THINGS TO DO:
[1] Answer these questions from the text on underinsured motorist insurance, one line each, marked (a), (b), (c).
(a) What does UIM insurance let the person covered by the policy do?
(b) Depending on the state, what two things can trigger the insured's UIM coverage?
(c) What do most laws set for the amount of coverage in the policy?
[2] In the text on underinsured motorist insurance, recast the paragraph beginning "In addition, the state UIM laws differ" as a brief bulleted list that keeps its main facts.

SUPPLIED TEXT:
▽

Most states have laws that provide underinsured motorist ("UIM

Most states have laws that provide underinsured motorist ("UIM") insurance, which allows the person covered by the insurance policy to recover damages if involved in an accident and the driver responsible for those injuries doesn't have enough insurance coverage.
There can be very significant differences in the UIM policies that are written by the various insurance companies and by state. In some states, UIM must offer it to their customers and car owners must carry it. In other states, UIM coverage is optional, or coverage applies unless the insured specifically rejects it.
In addition, the state UIM laws differ on when UIM coverage is used. In some states, the insured's coverage is triggered based upon terms in the insured's policy, and in some states it's based upon the policy of the driver who caused the injury.
It is critical that you understand the differences in UIM state laws and the differences in policy types. Contact an experienced insurance law attorney for additional information.

Getting or Having UIM Coverage

In states that require UIM, insurers are required to provide coverage unless you specifically reject it. Most laws set a minimum and maximum amount of coverage needed in the policy.
You may also purchase extra UIM insurance in addition to the amount you're already covered for in the basic policy, but only up to a certain amount.

△

RECORD EXTRACTS:

▽

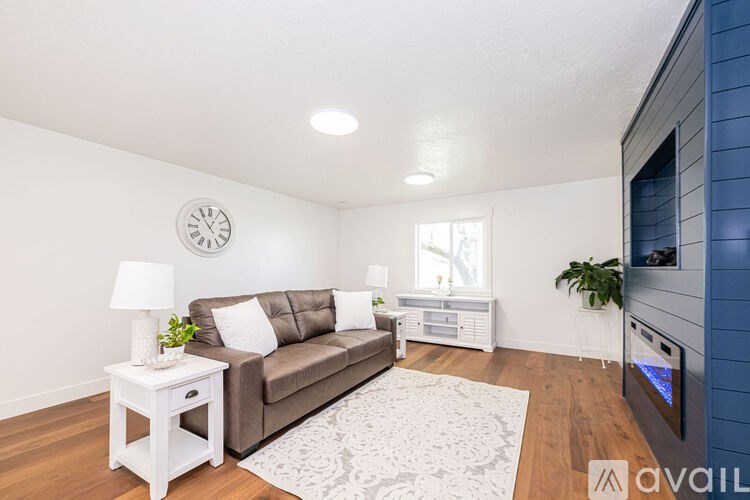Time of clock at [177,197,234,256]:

△
▽

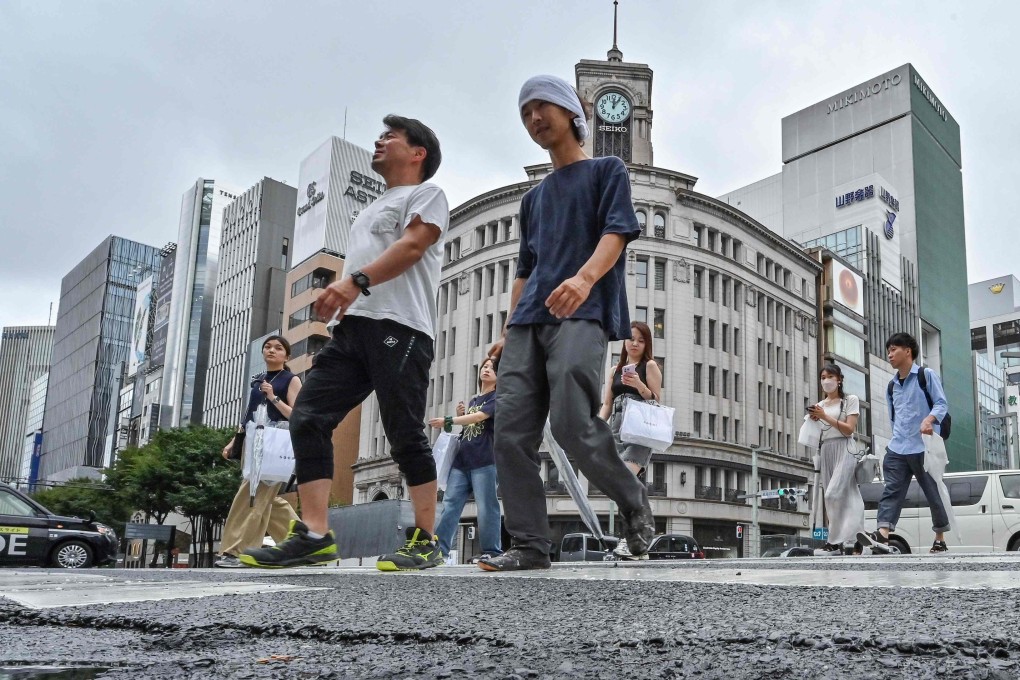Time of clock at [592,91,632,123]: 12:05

△
▽

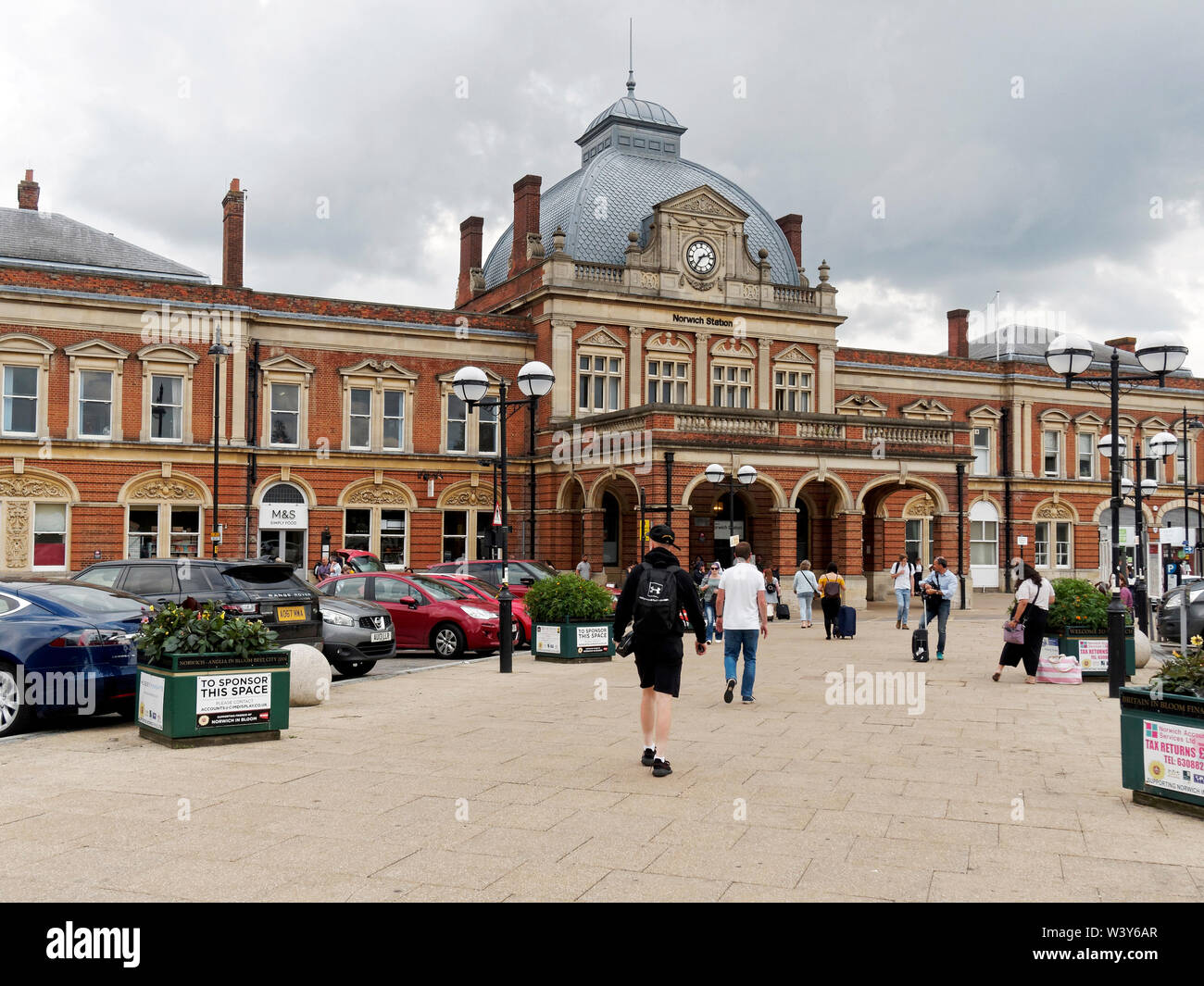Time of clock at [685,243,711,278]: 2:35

△

ANSWERS TO EACH TASK:
[1]
(a) It lets the covered person recover damages after an accident when the driver responsible for the injuries doesn't have enough insurance coverage.
(b) Terms in the insured's own policy, or the policy of the driver who caused the injury.
(c) A minimum and a maximum amount of coverage.

[2]
- State UIM laws differ on when UIM coverage is used.
- In some states, coverage is triggered by terms in the insured's policy.
- In others, it is triggered by the policy of the driver who caused the injury.